▶ _TASK ITEM A_
In the text on caring during Ramadan, what is the meal eaten before dawn called?
▶ _TASK ITEM B_
Repeat the passage of the Ramadan caring text between "This year, Ramadan" and "friends hanging out.", inclusive.
▶ _TASK ITEM C_
Carry on the text about caring during Ramadan, starting right after its final line.

▶ _TEXT EXCERPT_
%%

This year, Ramadan falls in March. How does caring differ during Ramadan? Many unpaid carers have a strong faith. For those who are Muslim, Ramadan is an especially important time, celebrating with the person we care for, friends, family, and the wider community.

Tony Collins-Moore, Carers Academy Manager at Carers Centre Tower Hamlets, has been talking with carers from the local Muslim community, to share their thoughts and experiences.

Along with some insights from carers in the Mobilise Hub.

Illustration of two friends hanging out.

What is Ramadan?

“Ramadan lasts for one month. Over this month, 1.8 billion Muslims across the world fast by not eating or drinking from dawn break to sunset. It reminds us of the pain and suffering of many millions of people on our planet, who are living in conditions with no access to food, water and shelter."
"It's a time for us to be grateful for every little thing we have. A time to be more spiritual, to be kind, to help in local communities, to give to charity and spend time with our friends and families.” Farhina Islam, Unpaid carer in the Mobilise community.

How does Ramadan fit around a caring role?

Carers from the Muslim community in Tower Hamlets shared that Ramadan and caring works well for them.

“As a carer we must be organised and plan our days, so including fasting for Ramadan is a welcome addition. I make sure we get up to eat before dawn, which is called Suhoor. I then get food ready before sunset to break our fast.”
“Eating can become healthier as people enjoy watermelon and dates to break their fast.”
“Don’t forget to avoid too much fried food and make sure you have a peaceful and caring Ramadan.” - Unpaid carer in Tower Hamlets

How does Ramadan affect caring?

The month and season in which Ramadan falls on can affect the fast and therefore caring.

“It depends on when Ramadan takes place. When it falls in the winter, the days are shorter, so you fast for less time. In the summer, the days and fasting are longer, so it’s important to be careful. It can be a long day, especially caring for another, so energy levels can fluctuate.”

Sometimes, it can be a struggle when the person we care for doesn't accept that they are exempt from fasting - particularly if they're sick and rely on medication.

"It's a good idea for us as carers to be able to communicate to them that they are exempt."

Because of this, one carer also shared:

“My advice is to get all the important stuff done in the morning, just in case it gets hot, and you need to rest.” - Unpaid carer in Tower Hamlets

To help those of us who are fasting to manage our energy levels throughout the day, Imams Online have a helpful guide that explains which foods store and slow-release energy. And foods that won’t fuel us up for the day ahead!

Illustration of two friends meeting up.

How can Ramadan bring us and those we care for closer?

%%

▶ _DATA EXTRACTS_
%%

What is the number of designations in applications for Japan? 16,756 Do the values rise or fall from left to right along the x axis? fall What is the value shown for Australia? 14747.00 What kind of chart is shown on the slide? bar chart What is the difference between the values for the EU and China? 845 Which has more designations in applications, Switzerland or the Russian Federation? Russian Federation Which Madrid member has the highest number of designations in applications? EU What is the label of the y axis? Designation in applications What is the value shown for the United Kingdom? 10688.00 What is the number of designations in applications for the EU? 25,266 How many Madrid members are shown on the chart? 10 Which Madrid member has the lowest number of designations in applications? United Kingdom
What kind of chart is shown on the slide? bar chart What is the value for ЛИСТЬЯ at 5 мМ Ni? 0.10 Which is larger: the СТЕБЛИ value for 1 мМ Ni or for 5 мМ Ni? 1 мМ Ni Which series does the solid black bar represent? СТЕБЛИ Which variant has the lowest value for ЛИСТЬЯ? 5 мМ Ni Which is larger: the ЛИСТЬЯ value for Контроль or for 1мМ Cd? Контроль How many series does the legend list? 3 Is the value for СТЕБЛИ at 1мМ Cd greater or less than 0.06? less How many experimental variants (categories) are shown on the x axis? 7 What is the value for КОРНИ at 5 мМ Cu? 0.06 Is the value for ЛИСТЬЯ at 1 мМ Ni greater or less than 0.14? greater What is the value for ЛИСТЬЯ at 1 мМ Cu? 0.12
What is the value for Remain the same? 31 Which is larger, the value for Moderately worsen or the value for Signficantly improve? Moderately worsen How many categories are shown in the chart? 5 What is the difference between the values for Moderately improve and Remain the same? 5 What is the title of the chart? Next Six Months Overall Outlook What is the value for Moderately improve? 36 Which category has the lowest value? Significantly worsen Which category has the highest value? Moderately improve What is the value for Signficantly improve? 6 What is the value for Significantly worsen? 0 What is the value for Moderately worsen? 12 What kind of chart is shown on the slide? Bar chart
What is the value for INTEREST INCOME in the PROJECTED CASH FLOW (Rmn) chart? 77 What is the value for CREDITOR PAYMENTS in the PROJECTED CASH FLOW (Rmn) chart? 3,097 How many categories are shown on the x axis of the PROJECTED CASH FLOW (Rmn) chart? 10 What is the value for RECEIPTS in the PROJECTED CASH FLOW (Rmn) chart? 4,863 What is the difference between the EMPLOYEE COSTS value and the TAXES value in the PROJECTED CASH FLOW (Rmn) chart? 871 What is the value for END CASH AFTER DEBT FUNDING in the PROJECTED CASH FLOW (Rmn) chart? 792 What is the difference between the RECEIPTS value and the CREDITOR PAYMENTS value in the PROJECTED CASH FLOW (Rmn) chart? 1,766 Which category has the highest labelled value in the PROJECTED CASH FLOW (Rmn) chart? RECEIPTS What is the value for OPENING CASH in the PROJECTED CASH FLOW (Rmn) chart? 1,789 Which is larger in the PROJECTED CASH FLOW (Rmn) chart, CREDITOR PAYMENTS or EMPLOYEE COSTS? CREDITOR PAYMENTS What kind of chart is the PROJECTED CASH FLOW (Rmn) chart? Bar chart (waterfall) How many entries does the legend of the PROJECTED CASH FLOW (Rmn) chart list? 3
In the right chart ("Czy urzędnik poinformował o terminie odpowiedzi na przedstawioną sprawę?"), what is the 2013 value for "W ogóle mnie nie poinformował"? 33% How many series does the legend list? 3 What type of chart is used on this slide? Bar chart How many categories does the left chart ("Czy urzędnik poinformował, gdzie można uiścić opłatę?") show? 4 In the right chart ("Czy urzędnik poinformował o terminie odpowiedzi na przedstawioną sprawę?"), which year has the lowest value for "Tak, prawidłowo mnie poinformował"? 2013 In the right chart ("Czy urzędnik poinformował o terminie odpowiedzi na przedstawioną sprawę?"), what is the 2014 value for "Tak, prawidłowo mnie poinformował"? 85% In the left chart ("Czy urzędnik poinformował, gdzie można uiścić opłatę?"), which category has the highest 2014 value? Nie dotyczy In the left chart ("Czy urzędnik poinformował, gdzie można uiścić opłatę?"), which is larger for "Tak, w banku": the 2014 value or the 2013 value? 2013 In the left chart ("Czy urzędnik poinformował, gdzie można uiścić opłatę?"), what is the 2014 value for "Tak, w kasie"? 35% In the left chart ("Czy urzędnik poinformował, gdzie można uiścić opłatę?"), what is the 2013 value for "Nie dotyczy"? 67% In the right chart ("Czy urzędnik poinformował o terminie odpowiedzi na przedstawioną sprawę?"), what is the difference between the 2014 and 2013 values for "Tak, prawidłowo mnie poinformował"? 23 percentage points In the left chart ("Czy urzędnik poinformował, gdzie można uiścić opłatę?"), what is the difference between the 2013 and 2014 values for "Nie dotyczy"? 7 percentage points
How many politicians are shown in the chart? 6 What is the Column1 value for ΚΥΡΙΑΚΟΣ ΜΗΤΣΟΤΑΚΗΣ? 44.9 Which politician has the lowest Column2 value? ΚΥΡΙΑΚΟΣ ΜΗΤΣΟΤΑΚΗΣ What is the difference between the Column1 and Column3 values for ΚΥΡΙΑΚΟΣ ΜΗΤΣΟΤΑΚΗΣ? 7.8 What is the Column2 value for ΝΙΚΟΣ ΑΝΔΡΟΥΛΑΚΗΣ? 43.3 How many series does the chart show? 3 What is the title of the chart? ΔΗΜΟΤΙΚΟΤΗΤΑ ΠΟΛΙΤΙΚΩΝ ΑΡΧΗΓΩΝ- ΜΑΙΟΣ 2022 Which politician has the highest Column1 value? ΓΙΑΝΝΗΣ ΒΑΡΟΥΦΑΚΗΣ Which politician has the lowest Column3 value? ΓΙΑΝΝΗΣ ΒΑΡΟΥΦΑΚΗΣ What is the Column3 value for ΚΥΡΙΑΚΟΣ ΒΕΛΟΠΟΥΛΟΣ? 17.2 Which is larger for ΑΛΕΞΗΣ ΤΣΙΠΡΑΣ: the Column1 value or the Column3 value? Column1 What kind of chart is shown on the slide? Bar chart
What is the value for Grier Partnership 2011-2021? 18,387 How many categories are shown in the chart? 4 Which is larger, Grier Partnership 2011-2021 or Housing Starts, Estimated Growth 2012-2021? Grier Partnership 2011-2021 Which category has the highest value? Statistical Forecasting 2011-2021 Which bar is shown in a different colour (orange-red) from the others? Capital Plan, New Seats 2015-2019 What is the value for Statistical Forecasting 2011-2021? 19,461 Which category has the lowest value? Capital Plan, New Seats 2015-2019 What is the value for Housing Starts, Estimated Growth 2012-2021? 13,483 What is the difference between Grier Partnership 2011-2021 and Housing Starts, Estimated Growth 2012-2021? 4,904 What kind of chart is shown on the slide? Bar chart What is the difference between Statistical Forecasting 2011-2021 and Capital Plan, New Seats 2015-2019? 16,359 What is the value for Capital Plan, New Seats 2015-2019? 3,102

%%

▶ _RESPONSE BOX A_
Suhoor

▶ _RESPONSE BOX B_
This year, Ramadan falls in March. How does caring differ during Ramadan? Many unpaid carers have a strong faith. For those who are Muslim, Ramadan is an especially important time, celebrating with the person we care for, friends, family, and the wider community.

Tony Collins-Moore, Carers Academy Manager at Carers Centre Tower Hamlets, has been talking with carers from the local Muslim community, to share their thoughts and experiences.

Along with some insights from carers in the Mobilise Hub.

Illustration of two friends hanging out.

▶ _RESPONSE BOX C_
The spirit of Ramadan is all about bringing people together, and helping others where we can. Appreciating what we have and thinking about those around the world who have less than us.

Ramadan also gives us the opportunity to break our fast together at each other's houses therefore reducing isolation. With lots of events tending to take place during Ramadan, it's a great way to get to know more people within our community.

"The mosque also invite people in, which is helpful for those who are struggling. This is open to all people not just Muslims so it can be worth asking" - Parent carer from the Mobilise community
“Ramadan means that family and friends will be able to get together for Iftar (breaking fast). This is where we traditionally break our fast at the time of the evening call to prayer. Both breaking fast and attending prayers is a joyous family and friend tradition. Ramadan is about caring and supporting people, who may be more vulnerable, so it is definitely a time to bring people together.” - Unpaid carer in Tower Hamlets

How does Ramadan change the day-to-day of your caring role?

Carers also mentioned they didn’t feel that Ramadan overly changed their day. Despite there being a need to be more organised with meals (i.e. making sure both them and the person they care for are up early to eat Suhoor before dawn) this was warmly received by many Muslim carers.

“Many people celebrating Ramadan, think that fasting adds structure to the day, which is a godsend for a carer.” - Unpaid carer in Tower Hamlets

How can we support someone who is caring through Ramadan?

There are also helpful ways we support a friend, neighbour or someone we know who is fasting and caring during Ramadan:

  • Be understanding, rather than sympathetic. As an act of commitment to their faith, fasting is often a choice for most Muslim carers.

  • We can ask them if they need any help. This can be offering help small things like picking up groceries or personal care products if we're passing a supermarket.

  • Would they like help with preparing Iftar? We can ask if they would like any help in preparing Iftar (dinner where Muslims break their fast) or perhaps we can surprise them with some treats!

  • Reassure them that we are here for support or a chat. Making sure carers feel connected is just as important during Ramadan.

Carers in the Muslim community shared that they felt there was no difference during the year including Ramadan as a carer.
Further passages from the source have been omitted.